EXTRACT: Begin

It took many minutes to pacify the angry customers, who accused the lender of deliberately punishing them, but an official of the bank came out to explain to them that the new notes supplied by the apex bank had been exhausted since Thursday.

A similar scene was witnessed at the Access Bank branch a few metres away as only two of the eight ATMs were dispensing cash with many customers in queue exchanging angry words.

At both the Ecobank and Zenith Bank branches inside the Mountain of Fire and Miracles Ministries’ Prayer City in Magboro, off the Lagos-Ibadan Expressway, the ATM terminals were out of cash. A security guard at the Zenith Bank branch told one of our correspondents that no new notes had been supplied for two days and that the N100 note loaded into the ATM terminals had been exhausted within one hour.

At the Ecobank branch in Ijaiye area of Lagos, only one out of about eight ATMs was dispensing the new N200 notes, while customers were being paid in old notes over the counter. This, however, elicited protests from many customers, who rejected the old notes.

A similar scene played out at the First Bank branch at U-Turn, Abule-Egba, where only one ATM was dispensing N100 note to customers. A customer, Mr Shola Kolade, who attempted to deposit N50,000, had to abandon the bank and patronised a Point of Sales agent outside the premises, who charged him N700 to collect the old notes from him.

Cashiers at the UBA, Abule-Egba, told Saturday PUNCH that they were awaiting fresh supply of new notes as what they had had been exhausted at the ATM terminals.

At Ecobank in Ojodu, only two ATMs were dispensing new N200, while the banking hall was flooded by depositors who wanted to beat the CBN deadline for the old notes to be deposited in banks.

 A senior banker told Saturday PUNCH that supply of the new notes by the CBN had been insufficient to meet the needs of customers, adding that the apex bank was giving the banks only 10 per cent worth of new notes for the volume of old notes they returned to it.

He explained, “The CBN is giving the banks just 10 per cent of new notes of whatever amount of old notes we collect from customers and take to the CBN. For instance, if we mop up N1bn in old notes from customers and take that to the CBN branches, we are in turn given N100m in new notes to load into our ATMs.

“We were initially rationing what we load into the machines and mixing the old and new notes, but since the CBN imposed a penalty for dispensing old notes through the ATM, what we now do is to load the machines with the new notes and N100 that is not redesigned and once they get exhausted, we shut down the machines and wait till we get fresh supplies, which oftentimes take days.

EXTRACT: End
GIVEN ENTRIES: Begin

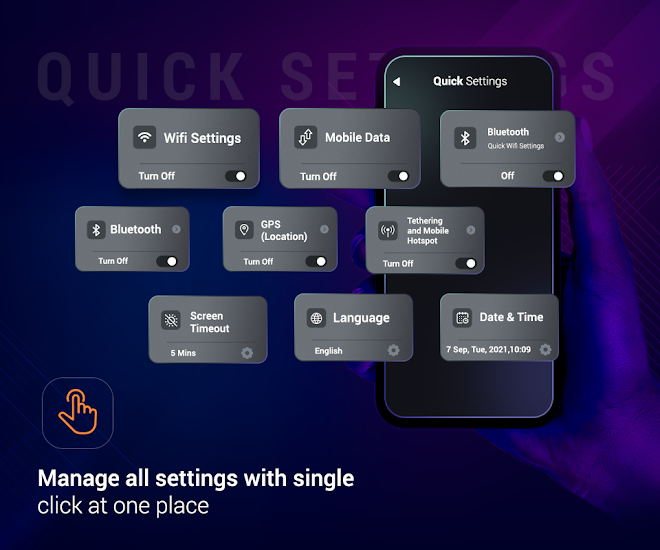 QUICK SETTINGS

Quick Settings

Wifi Settings
Turn Off

Mobile Data
Turn Off

Bluetooth
Quick Wifi Settings
Off

Bluetooth
Turn Off

GPS (Location)
Turn Off

Tethering and Mobile Hotspot
Turn Off

Screen Timeout
5 Mins

Language
English

Date & Time
7 Sep, Tue, 2021,10:09

Manage all settings with single click at one place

GIVEN ENTRIES: End

## [WHAT YOU HAVE TO DO]
Write out, word for word, the passage of the cash shortage report that begins with the words "At Ecobank in" and ends after the words "into our ATMs.".

## [RESULT FOR THIS TASK]
At Ecobank in Ojodu, only two ATMs were dispensing new N200, while the banking hall was flooded by depositors who wanted to beat the CBN deadline for the old notes to be deposited in banks.

 A senior banker told Saturday PUNCH that supply of the new notes by the CBN had been insufficient to meet the needs of customers, adding that the apex bank was giving the banks only 10 per cent worth of new notes for the volume of old notes they returned to it.

He explained, “The CBN is giving the banks just 10 per cent of new notes of whatever amount of old notes we collect from customers and take to the CBN. For instance, if we mop up N1bn in old notes from customers and take that to the CBN branches, we are in turn given N100m in new notes to load into our ATMs.